Task instructions:
• 1. In the oil shale discussion, do the following statements agree with the text? Answer yes or no for each and quote the words that decide it.
(a) Oil companies earn more from selling oil at a high price than at a moderate one.
(b) IEA estimates have tended to be conservative compared to USGS figures.
(c) One comment puts the break-even point at $40-$50.
• 2. Continue the oil shale discussion from its final comment.

Article:
+===+

Keep in mind additionally that with the current credit liquidity crisis, getting the money even to expand beyond where we are right now is much harder, meaning that the effective price of that oil shale is already probably priced in close to $100 a barrel, at a time when demand has dropped. Should the economy actually start to recover at some point, this means that $100 a barrel for shale will likely represent a floor.
Also keep in mind that oil's supply/demand curve is far from linear. The oil companies make far more money selling oil at a moderate price than they do selling it at a high price, because demand drops as prices rise. This is why they are downplaying peak oil - perceived scarcity of oil drives prices up and causes a drop in demand, which in turn causes a move to alternative fuels - clean ones, preferably, but dirty ones if the clean ones aren't adequate to current needs.
IEA estimates have tended to be conservative, compared both to USGS figures and those from oil producing countries such as Mexico, KSA and, yes, even Canada. While their estimates for supply may actually still be a little on the high side, the IEA numbers also seem to be coming into line with real figures, whereas USGS numbers have been suspect for years (and there's some intriguing evidence that the Canadians almost certainly have overestimated the amount of recoverably shale oil). That the KSA and Mexican numbers are purely fabricated is now pretty much taken as an article of faith.
So no, I don't hold out much hope for a magical technology to solve the coming oil crunch.
the break even point should be $40-$50
Pollution will be huge to extract oil from tar sand
The grade of tar sand oil is very low, it is not even real oil , maybe acceptable for heating purpose, but I am not talking about the gas for your car.
I bet if we wish more strenuously, the bitumen will mobilize itself!
It won't require actual heat in an actually well-understood, analyzed, and researched thermal process to detach from the sand.
THIS IS THE POWER OF DREAMS!!!!!!!
Speaking of dreams how is that dream of yours that oil comes from organic matter jiving with Titan? Ya think that the methane produced there comes from plant life?
Totally agree which is why I am loading up on solars at these levels.
The 2nd Law of Thermodynamics shows us that energy will always precipitate to a less dense, more diverse, and hence less useless state.

+===+

Listed entries:
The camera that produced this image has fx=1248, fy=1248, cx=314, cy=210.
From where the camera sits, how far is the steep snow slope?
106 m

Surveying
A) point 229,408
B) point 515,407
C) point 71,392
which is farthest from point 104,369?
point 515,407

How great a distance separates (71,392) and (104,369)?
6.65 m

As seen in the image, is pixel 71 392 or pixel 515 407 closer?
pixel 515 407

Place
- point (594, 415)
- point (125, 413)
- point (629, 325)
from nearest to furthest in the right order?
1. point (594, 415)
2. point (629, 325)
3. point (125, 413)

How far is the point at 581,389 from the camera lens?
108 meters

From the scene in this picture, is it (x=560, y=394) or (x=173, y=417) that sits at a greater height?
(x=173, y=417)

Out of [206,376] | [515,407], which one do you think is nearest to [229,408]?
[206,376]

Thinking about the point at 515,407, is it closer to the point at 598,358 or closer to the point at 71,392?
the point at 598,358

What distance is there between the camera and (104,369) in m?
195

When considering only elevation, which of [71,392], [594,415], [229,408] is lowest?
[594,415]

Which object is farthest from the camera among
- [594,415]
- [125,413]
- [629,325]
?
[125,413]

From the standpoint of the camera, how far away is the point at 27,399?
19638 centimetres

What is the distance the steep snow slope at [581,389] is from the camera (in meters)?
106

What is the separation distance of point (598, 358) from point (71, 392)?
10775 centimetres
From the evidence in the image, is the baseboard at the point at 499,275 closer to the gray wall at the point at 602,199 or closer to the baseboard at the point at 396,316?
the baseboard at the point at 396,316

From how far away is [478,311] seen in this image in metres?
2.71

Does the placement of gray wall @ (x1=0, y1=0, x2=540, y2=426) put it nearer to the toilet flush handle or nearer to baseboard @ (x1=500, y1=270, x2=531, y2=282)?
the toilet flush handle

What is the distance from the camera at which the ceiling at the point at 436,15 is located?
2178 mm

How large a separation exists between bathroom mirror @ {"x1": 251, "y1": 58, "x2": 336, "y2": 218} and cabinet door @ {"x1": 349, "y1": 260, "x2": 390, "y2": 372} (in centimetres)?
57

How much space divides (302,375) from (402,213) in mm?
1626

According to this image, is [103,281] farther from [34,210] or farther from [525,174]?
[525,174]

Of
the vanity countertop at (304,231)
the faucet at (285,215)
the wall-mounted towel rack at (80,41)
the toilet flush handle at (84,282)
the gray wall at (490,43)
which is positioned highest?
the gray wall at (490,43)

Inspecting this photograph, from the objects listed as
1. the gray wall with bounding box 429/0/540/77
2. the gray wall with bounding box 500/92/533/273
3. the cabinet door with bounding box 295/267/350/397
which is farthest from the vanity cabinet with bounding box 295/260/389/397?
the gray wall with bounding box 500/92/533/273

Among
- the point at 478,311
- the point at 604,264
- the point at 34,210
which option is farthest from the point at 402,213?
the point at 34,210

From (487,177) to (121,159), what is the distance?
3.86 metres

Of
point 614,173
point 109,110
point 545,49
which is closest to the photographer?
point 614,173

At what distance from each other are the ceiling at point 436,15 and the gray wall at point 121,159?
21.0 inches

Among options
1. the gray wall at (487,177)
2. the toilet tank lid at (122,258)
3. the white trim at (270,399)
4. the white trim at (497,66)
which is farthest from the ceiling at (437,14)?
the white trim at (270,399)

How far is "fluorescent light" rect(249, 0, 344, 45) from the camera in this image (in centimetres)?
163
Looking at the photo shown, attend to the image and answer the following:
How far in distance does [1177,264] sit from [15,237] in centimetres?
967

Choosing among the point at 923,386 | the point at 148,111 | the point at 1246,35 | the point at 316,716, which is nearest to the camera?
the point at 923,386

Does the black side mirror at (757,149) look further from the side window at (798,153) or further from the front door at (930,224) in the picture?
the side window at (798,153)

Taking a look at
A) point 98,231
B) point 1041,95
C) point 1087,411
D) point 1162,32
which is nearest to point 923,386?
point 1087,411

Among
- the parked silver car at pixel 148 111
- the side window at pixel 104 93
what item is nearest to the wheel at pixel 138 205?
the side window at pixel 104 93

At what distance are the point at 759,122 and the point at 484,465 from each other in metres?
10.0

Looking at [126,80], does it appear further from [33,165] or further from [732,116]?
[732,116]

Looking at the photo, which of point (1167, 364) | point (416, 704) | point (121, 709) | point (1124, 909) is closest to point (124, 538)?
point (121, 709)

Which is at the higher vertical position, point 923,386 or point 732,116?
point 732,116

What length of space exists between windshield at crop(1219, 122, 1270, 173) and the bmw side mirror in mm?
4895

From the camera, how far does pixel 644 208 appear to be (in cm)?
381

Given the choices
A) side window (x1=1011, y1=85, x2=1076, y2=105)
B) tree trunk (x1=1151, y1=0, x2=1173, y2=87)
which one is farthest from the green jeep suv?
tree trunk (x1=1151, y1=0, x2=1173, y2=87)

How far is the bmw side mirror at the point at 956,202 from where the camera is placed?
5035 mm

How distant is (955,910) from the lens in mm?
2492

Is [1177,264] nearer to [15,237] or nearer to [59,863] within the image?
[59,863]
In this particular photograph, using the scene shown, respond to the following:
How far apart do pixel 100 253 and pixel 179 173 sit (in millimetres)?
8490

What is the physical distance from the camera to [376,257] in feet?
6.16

+===+

Answers to each task:
• 1.
(a) No: "The oil companies make far more money selling oil at a moderate price than they do selling it at a high price"
(b) Yes: "IEA estimates have tended to be conservative, compared both to USGS figures"
(c) Yes: "the break even point should be $40-$50"

• 2.
Hence, any delusion that we can sustain exponential growth in world GDP will eventually meet the wall of profitable energy extraction. Many posters here believe we are at that point, altho I think we are only brushing the edges of that realization currently. Demand will have a diminishing further effect on price, as the ability to supply current demand is waning.
Long energy 2010
Short debt
Life is good
Wilderman
While this is NOT in reference to actually legitimate solar companies, my tongue in cheek nature simply can't resist poking fun at the CSIQ / DRYS-hits contingent of small cap chi-agra solar spec / ex-IBD 100 momo names, which are little more than fallen angels of yesteryear that rather predictably become nuclear trading footballs into significant market inflection points as the animal spirits of retail continue to run on overdrive like Kalifawnia's Sim City-esque power plants.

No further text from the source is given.